Kedi Yan (electrical & computer engineering) and Nick Wong (computer science) work on their self-playing guitar. More photos in the OSU EECS Flickr album.

“Gadgets and Gizmos” was the theme for the first HWeekend of 2017 on January 20-22, jointly sponsored by the College of Business and the College of Engineering.

In just one weekend, forty-seven students from business and engineering designed, built, and pitched their idea for a marketable product including temperature based alarm clock, a computer controlled potato launcher, a 3-D printed longboard fender, and a self-playing guitar.

It was the seventh iteration of the popular event that provides students from different disciplines an opportunity to work together in teams. Students came from a variety majors including business, bioengineering, civil engineering, chemical engineering, computer science, electrical and computer engineering, environmental engineering, and mechanical engineering.

“This event is really cool, because I get to do things that I normally don’t get to do in my major,” said Alec Westbrook, a chemical engineering student who worked on the 3D printed longboard fender project. “I mean, how often can a guy that is mixing chemicals all day work with his hands and create something new?”

Photo of potato launch team.
The potato launch team tests out their device. More photos in the OSU EECS Flickr album.

This event allowed students to make use of the new Buxton Hall Makerspace and Mastery Challenge lounge, which gave students access to 3-D printing, soldering irons, a drill press, laser cutting, and UV ink logo printing.

Mentors for this HWeekend included six industry members from Intel and two from Microsemi.

“People here are really excited about the things they are making,” said Aayush Pathak, a silicon architecture engineer from Intel who attended HWeekend as a mentor. “And to be a part of it and share what I have seen in my school and life — it’s a proud feeling.”

Staff from both the College of Business and the College of Engineering also helped mentor students through the creation and marketing of their projects.

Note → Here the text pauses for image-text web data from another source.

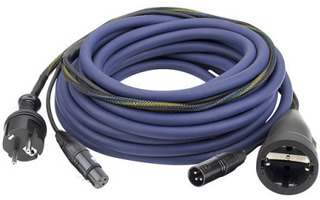Cable prolongador alimentación de corriente + señal de Audio XLR 15m
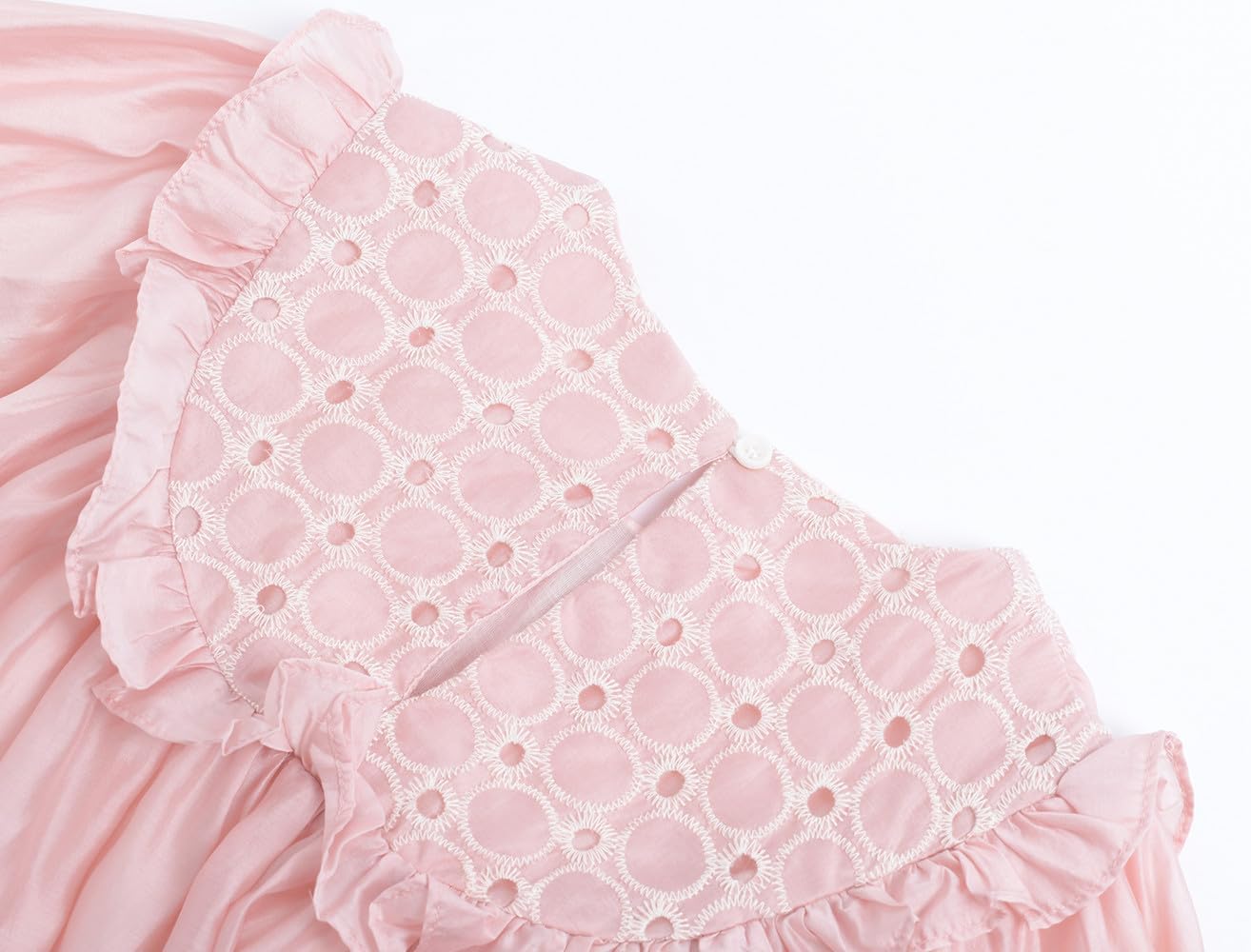 Mud Kingdom Girls Princess Dress Ruffle Collar Puff Sleeve Dresses - Image 4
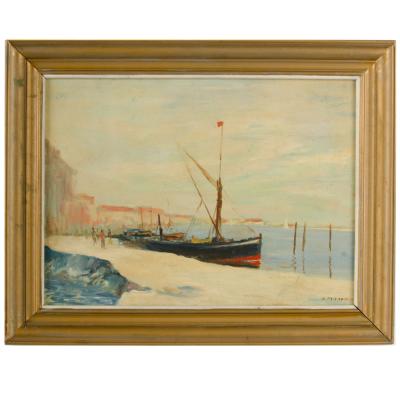William Lewis Fraser William Fraser British 1856 1921 Harbor Scene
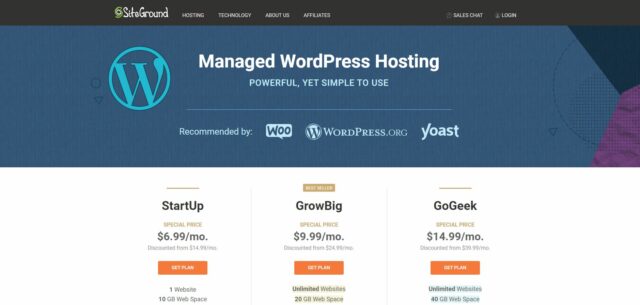 SiteGround WordPress hosting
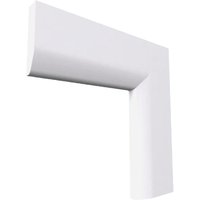 Chamfered Round MDF Architrave White Primed 4200mm x 80mm x 18mm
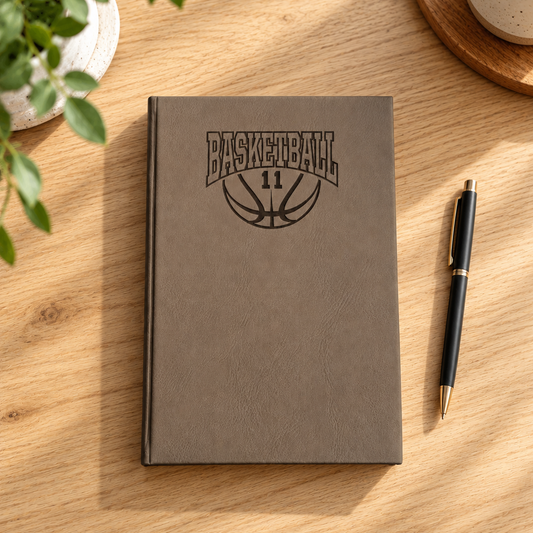 Basketball Number Leatherette Journal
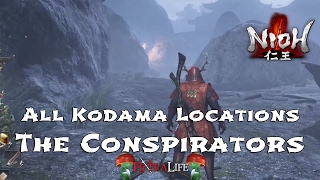 All Kodama Locations The Conspirators Nioh [upl. by Eniala]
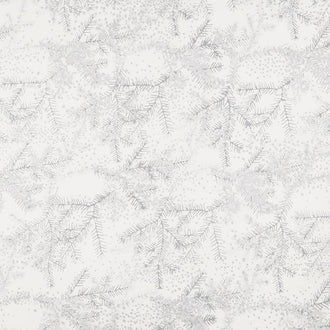 Artisan Batiks - Twilight Snowfall Pine Holiday Winter Metallic Yardage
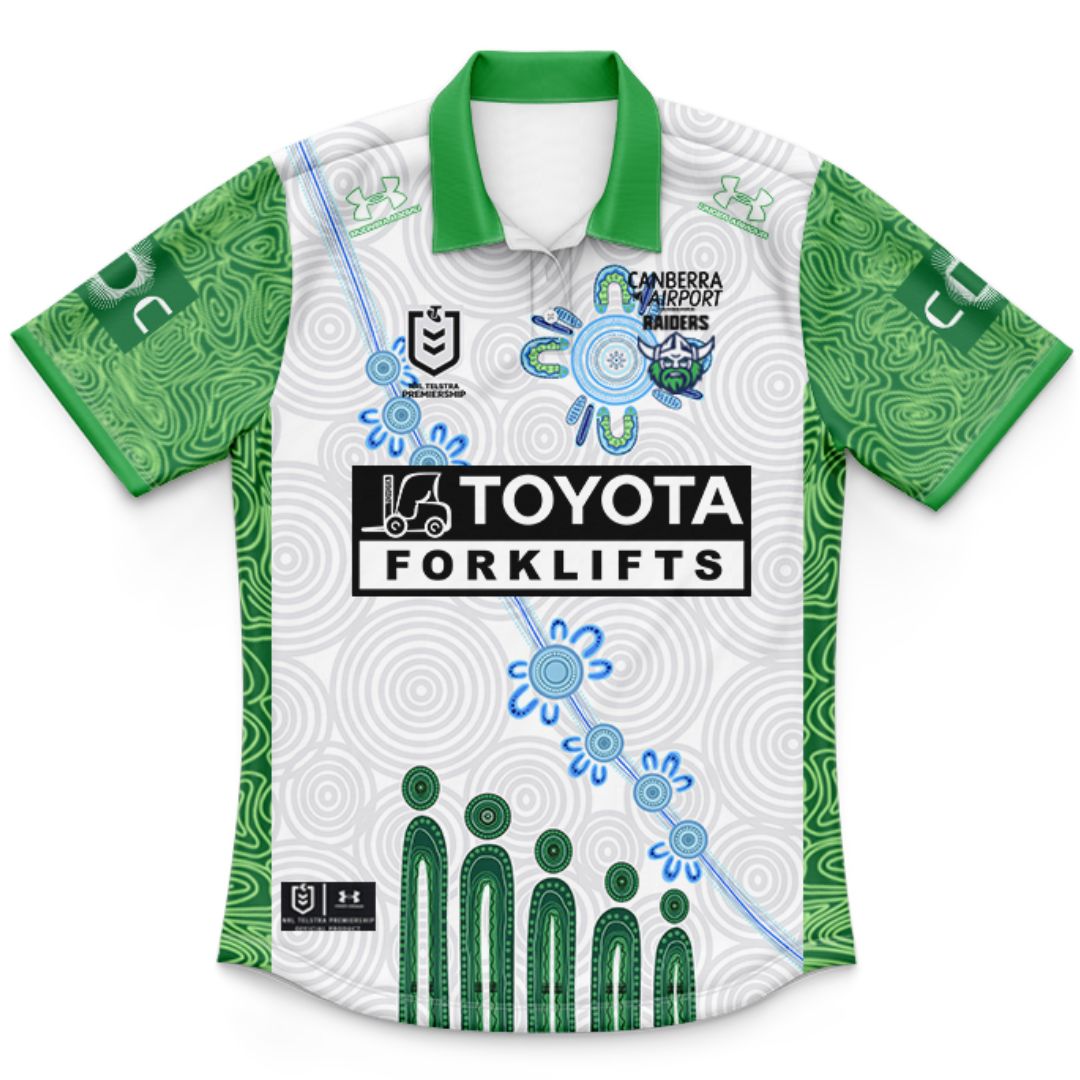 Canberra Raiders 2026 Kids Indigenous Polo Shirt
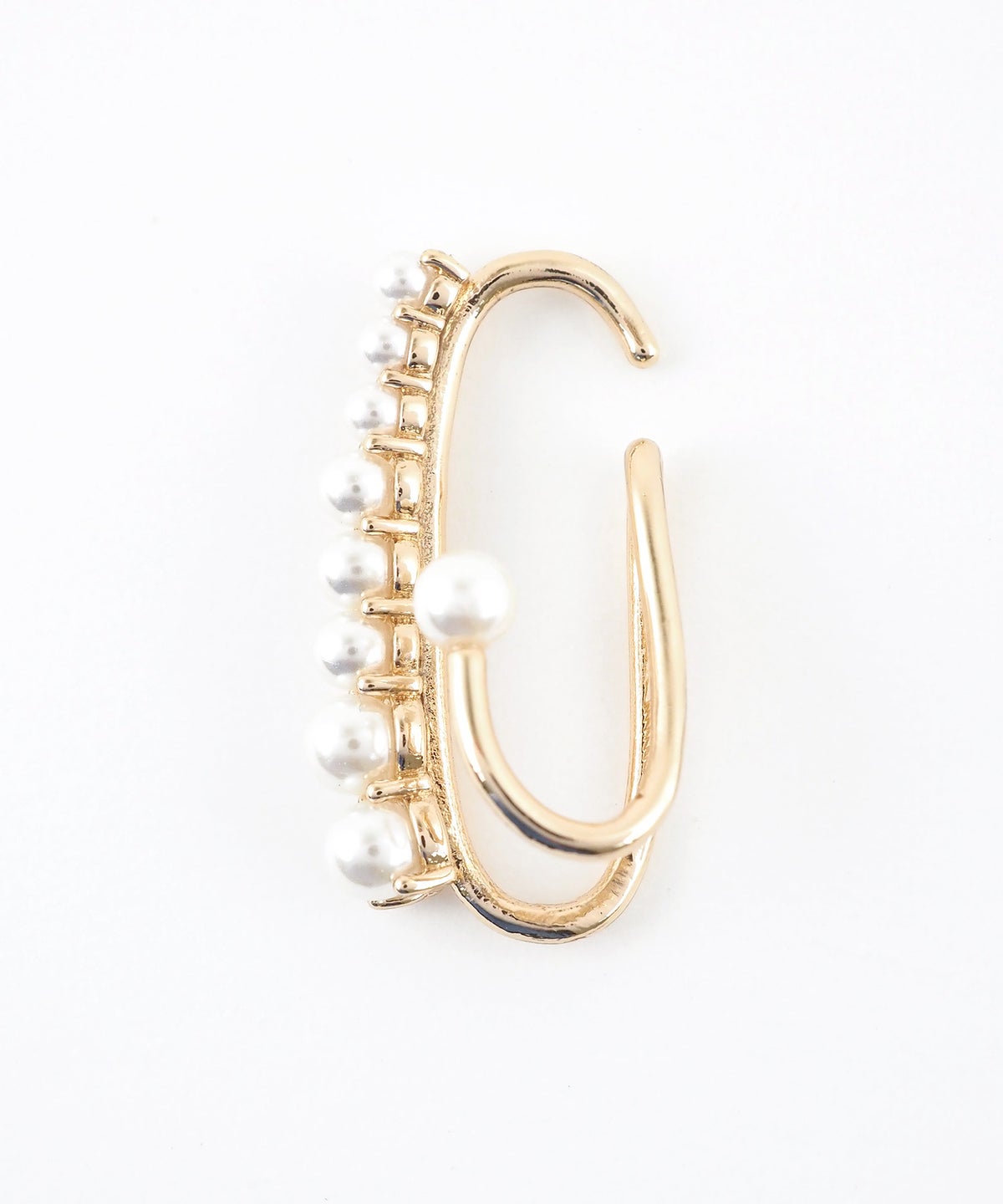 グラデーションパールイヤーカフ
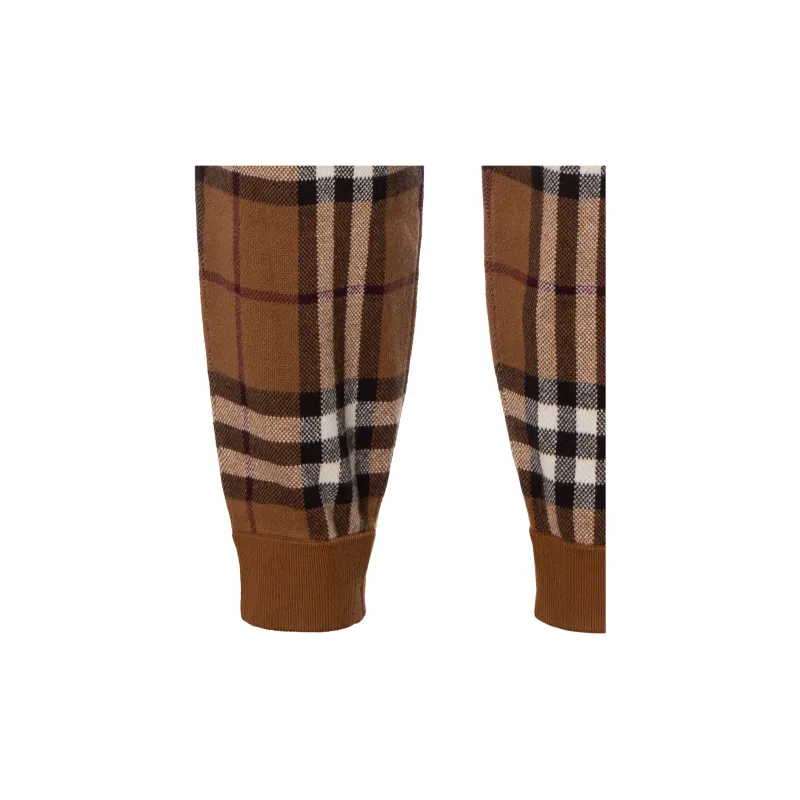 Burberry Check Cashmere Jogging Pants-6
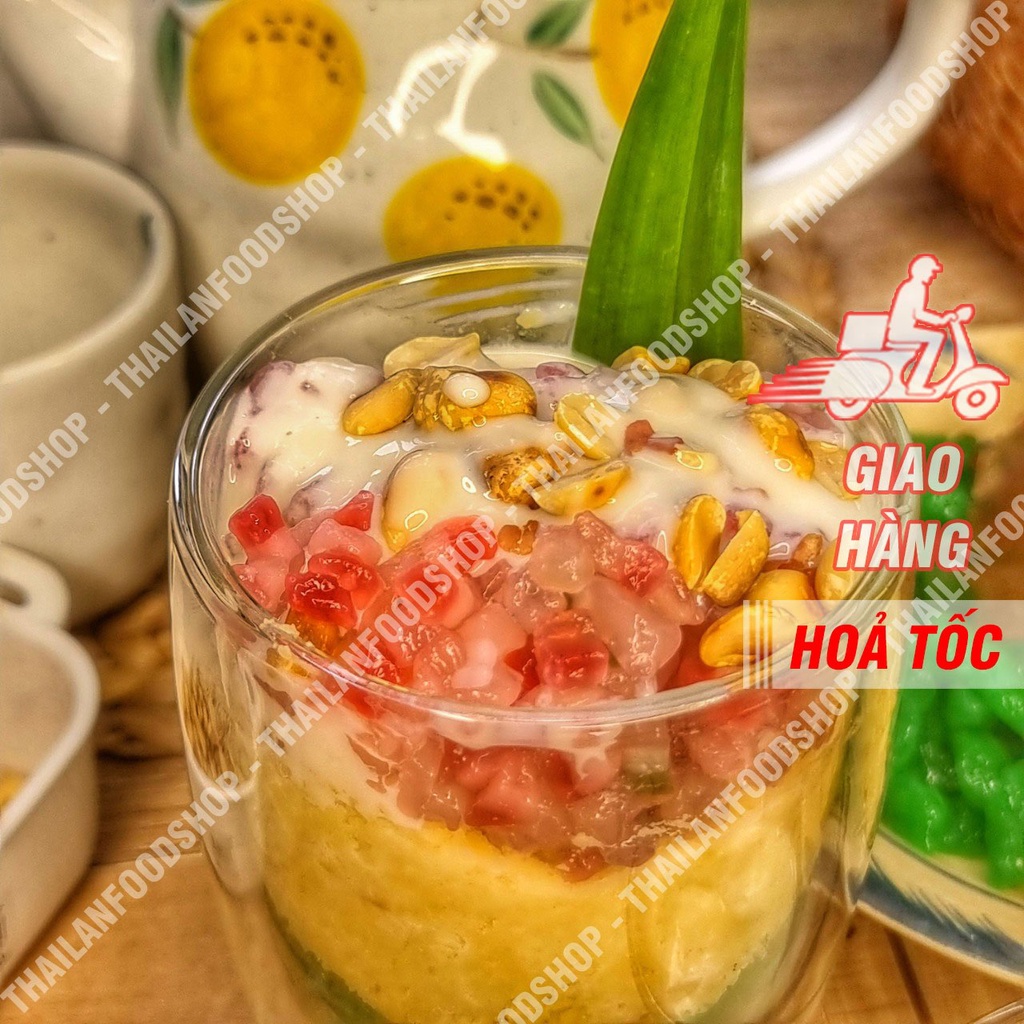 Set Chè Sương Sa Hạt Lựu Bánh Lọt Cốt Dừa Đầy Đủ Nguyên Liệu  (Nấu 8-12 Chén) - Set Tự Nấu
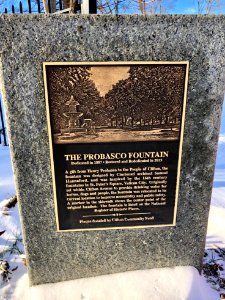 Historical Marker, Probasco Fountain, Clifton, Cincinnati,…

“It’s an incredibly valuable partnership between business and engineering,” said Dale McCauley, the makerspace manager for the College of Business. “The students are getting the chance to build relationships that ordinarily wouldn’t form. If you get business students to understand how engineers think and vice versa, I think that is valuable.”

At the end of the weekend, the students received group awards for their dedication and hard work. The Executors award goes to the team that produces the best engineering execution of their idea to create the most polished final product, the Helping Hand is for the team that contributes the most to other teams, and the InnovationX Pitch awards go to two teams who had the best business pitches for selling their prototypes.

Photo of temperature-based alarm clock team.
The temperature-based alarm clock team works out their design.

Award winners

Executor: Temperature Based Alarm Clock team. The team included members Noah Hoffman, Taylor Johnston, Alexia Patterson, and Abdurrahman Elmaghbub.

Helping Hands: Checkpoint team. The team included members Andrey Kornilovich and Graham Barber

InnovationX Pitch: Checkpoint team and Temperature Based Alarm Clock team.

Story by Taylor Mrzena

Margaret BurnettProfessor Margaret Burnett has been on a roll lately, to put it mildly. Her most recent award is the 2017 Undergraduate Research Faculty Mentoring Award announced this month by the Education Committee of the Computing Research Association. This follows a string of awards from national organizations including the CHI Academy, the National Center for Women and Technology, ACM SIGSOFT, and IEEE Symposium on Visual Languages and Human-Centric Computing. She was also named 2016 Distinguished Professor recipient by Oregon State University, the highest academic honor the university can bestow on a faculty member.

The following quote comes from the the Education Committee of the Computing Research Association award announcement:

Margaret Burnett, Ph.D., is a distinguished professor in the School of Electrical and Computer Engineering at Oregon State University (OSU), a member of the ACM CHI Academy, and an ACM Distinguished Scientist. Burnett has contributed pioneering research on how ordinary users interact with software and optimizing that interaction. This resulted, in part, in the development of a new subarea, which is at the intersection of human-computer interaction and software engineering, called end-user software engineering.

 

Throughout her academic career, Burnett has continuously worked with undergraduate researchers and even accommodated high school students in her lab. She has mentored 39 undergraduate students in research; 21 were from underrepresented groups in computing, 32 co-authored published research papers, and 25 went on to graduate studies. A selection of the honors of her highly accomplished mentees includes three Google Scholarships, three NSF Graduate Fellowships, and two National Physical Sciences Consortium Graduate Fellowships. In her nomination, several mentees attested to her personal influence on and involvement in their lives and careers.

 

Impressively, Burnett influenced the culture of faculty undergraduate research mentoring in her school, increasing it to 50% participation. She has also led efforts to better support a diverse undergraduate population through trips to the Grace Hopper Celebration of Women in Computing, the adoption of a diversity plan, and new experimental scholarships for incoming freshmen women in computing. She has received awards from NCWIT, Microsoft, and OSU for her mentoring and research.